One month ago, Bridgewater’s Ray Dalio warned the New York Fed that even a modest, 1% rise in rates, and thus inflation, would lead to trillions in losses and “trigger the worst price decline in bonds since the 1981 bond market crash.” Now, it is the turn of Elliott Management’s Paul Singer. In a letter to investors seen by CNBC’s Kate Kelly, Elliott Management execs warned of essentially the same thing: that a rapid inflation is the $30 billion hedge fund’s biggest concern in the current environment, and that such a spike would not only collapse bond prices, but potentially lead to a stock market crash.

“This may seem like a strange thing to worry about under the current circumstances, but the tide toward inflation could turn rather abruptly,” wrote the money managers in their Q3 letter dated Oct. 28. “If inflation starts accelerating to an annual rate of high single digits or greater, it will be quite difficult for the mix of strategies that Elliott favors to ‘keep up.'”

However, sudden price hikes were only one of the Elliott team’s worries, according to the recent letter.
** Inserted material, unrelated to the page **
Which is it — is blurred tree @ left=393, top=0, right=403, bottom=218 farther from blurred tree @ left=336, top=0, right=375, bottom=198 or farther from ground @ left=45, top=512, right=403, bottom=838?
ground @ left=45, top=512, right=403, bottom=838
Another is Singer’s biggest recurring fear: that the artificial market created by central bankers over the past 7 years will undergo rapid “renormalization.” Lingering over Elliott’s portfolio management is a persistent fear that central bankers — by collectively cutting interest rates 673 times since the financial crisis — have so upended the natural price levels of stocks, bonds and many other assets, “that the economy and markets are operating in denial of reality.”

Paraphrasing from the latest Greenlight letter, sent on the same day, in which David Einhorn said that “we have central bankers who are determined to see flashing lights that aren’t there…. we are more than seven years into an economic recovery, yet central bankers behave as if we’re still in crisis”, Elliott writes that “every sniffle is being treated by central banks as acute respiratory distress syndrome worthy of ‘code-blues’ and teams of frantic pumpers and fixers…  what this policy landscape has engendered is a widespread belief, or at least a strong suspicion, that stock and bond prices won’t ever be allowed to go down in any meaningful way.”

Such a mentality, according to Singer, “has encouraged massively risky behavior.”

Aside from his traditional pessimistic warning that the central-bank created “market” will implode sooner or later, Elliott predicts that during the coming months or years, oil prices will trend higher than their current $45 level, but not by much. “The oil market has largely achieved balance,” the managers wrote, “albeit with high stock levels, and we expect medium-term price appreciation to be limited by the return of U.S. production growth in the $50-60 range.”

Singer also touched on one of his long-running favorite investments, gold, and noted that its flat performance during the third quarter, and the move down in response to the increasing belief that the Fed will soon rate interest rates, seemed puzzling: “Given the market gyrations that have accompanied each of the Fed’s previous attempts at hiking policy rates over the last few years, now would seem to be an inopportune time to abandon the only actual safe haven that investors may reach for as an alternative to the really bad deal offered by fixed income instruments given current pricing.

Translated: Elliott is buying gold here.

Singer then looked at Europe, and specifically Italy which he said is in a state of “tremendous flux” that will only continue should Prime Minister Matteo Renzi fail to win a Dec. 4 referendum intended to simplify the country’s governance.

“The resulting unrest may be more impactful than Brexit,” the letter stated. Meanwhile, in Germany, the straits faced by Deutsche Bank, the troubled financial giant now in talks to settle fraud charges with the U.S. Justice Department, may be overplayed in the market, given that the German government, in Elliott’s view, will do whatever is ultimately needed to stabilize the biggest German lender.

“Regardless of what Chancellor (Angela) Merkel currently says, Germany will stand behind Deutsche Bank in extremis.”